Journal:Towards a contextual approach to data quality
Full article title | Towards a contextual approach to data quality |
---|---|
Journal | Data |
Author(s) | Canali, Stefano |
Author affiliation(s) | Leibniz University Hannover |
Primary contact | Email: stefano dot canali at philos dot uni-hannover dot de |
Year published | 2020 |
Volume and issue | 5(4) |
Article # | 90 |
DOI | 10.3390/data5040090 |
ISSN | 2306-5729 |
Distribution license | Creative Commons Attribution 4.0 International |
Website | https://www.mdpi.com/2306-5729/5/4/90/htm |
Download | https://www.mdpi.com/2306-5729/5/4/90/pdf (PDF) |
This article should be considered a work in progress and incomplete. Consider this article incomplete until this notice is removed. |
Abstract
This essay delves into the need for a framework for approaching data quality in the context of scientific research. First, the concept of "quality" as a property of information, evidence, and data is presented, and research on the philosophy of information, science, and biomedicine is reviewed. Based on this review, the need for a more purpose-dependent and contextual approach to data quality in scientific research is argued, whereby the quality of a dataset is dependent on the context of use of the dataset as much as the dataset itself. The rationale to the approach is then exemplified by discussing current critiques and debates of scientific quality, thus showcasing how data quality can be approached contextually.
Keywords: research data management, scientific epistemology, data quality, FAIR, reproducibility crisis
Introduction
Determining the quality of scientific data is a task of key importance for any research project and involves considerations at conceptual, practical, and methodological levels. The task has arguably become even more pressing in recent years, as a result of the ways in which the volume, variety, value, volatility, veracity, and validity of scientific data have changed with the rise of data-intensive methods in the sciences.[1] At the start of the last decade, many commentators argued that these changes would bring dramatic shifts to the scientific method and would per se make science better, thanks to fully automated reasoning, more data-driven methods, less theorizing, and more objectivity.[2] However, analyses of the use of data-intensive methods in the sciences have shown that the feasibility and benefits of these methods are not automatic results of these changes, but crucially rest upon the transparency, validity, and quality of data practices.[3] As a consequence, there are currently various attempts at implementing guidelines to maintain and promote the quality of datasets, developing ways and tools to measure it, and conceptualizing the notion of quality.[4][5][6]
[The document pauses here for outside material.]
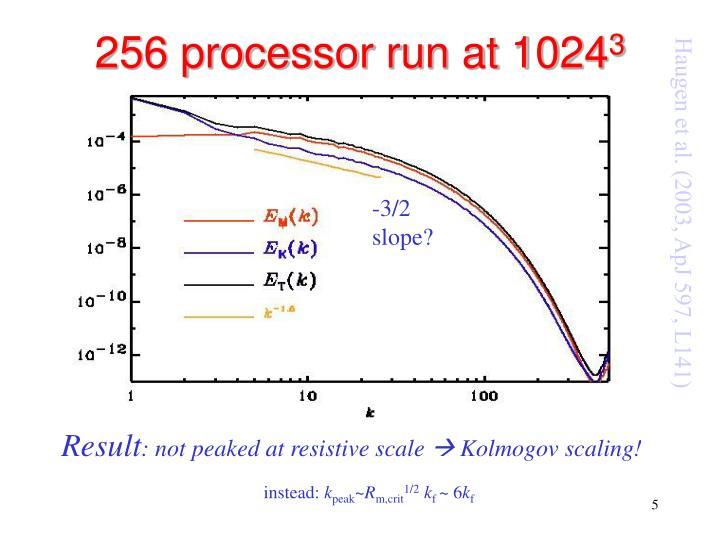 256 processor run at 1024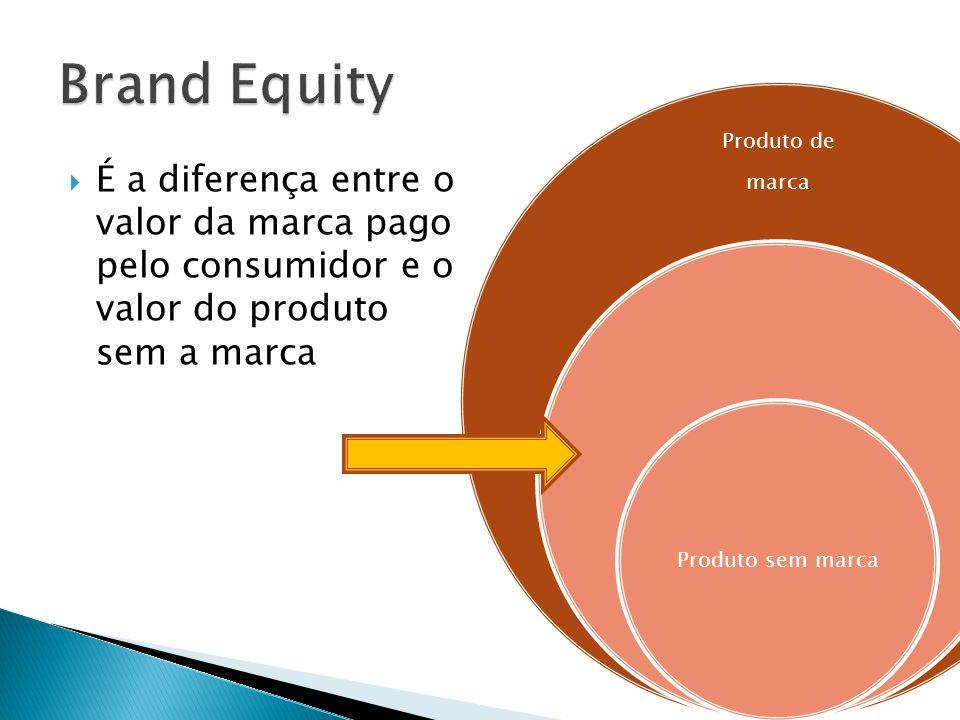 Brand Equity Produto de. marca. Produto sem marca.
This essay focuses on the latter line of research and discusses the following question: what are high-quality data? At the essay's core is a framework for data quality that suggests a contextual approach, whereby quality should be seen as a result of the context where a dataset is used, and not only of the intrinsic features of the data. This approach is based on the integration of philosophical discussions on the quality of data, information, and evidence. The next section begins by reviewing analyses of quality in different areas of philosophical research, particularly in the philosophy of information, science, and biomedicine. Then, shared results from this review are identified and integrated, with those results arguably pointing towards the need for a contextual approach. A discussion of what the approach entails and how it can be used in practice follows, looking at current debates on quality in the scientific and philosophical literature. Finally, in the conclusion, a discussion of the commentary is made and future research is proposed.
References
- ↑ Leonelli, S. (2020). "Scientific Research and Big Data". Stanford Encyclopedia of Philosophy Archive (Summer 2020). https://plato.stanford.edu/archives/sum2020/entries/science-big-data/.
- ↑ Canali, S. (2016). "Big Data, epistemology and causality: Knowledge in and knowledge out in EXPOsOMICS". Big Data & Society 3 (2). doi:10.1177/2053951716669530.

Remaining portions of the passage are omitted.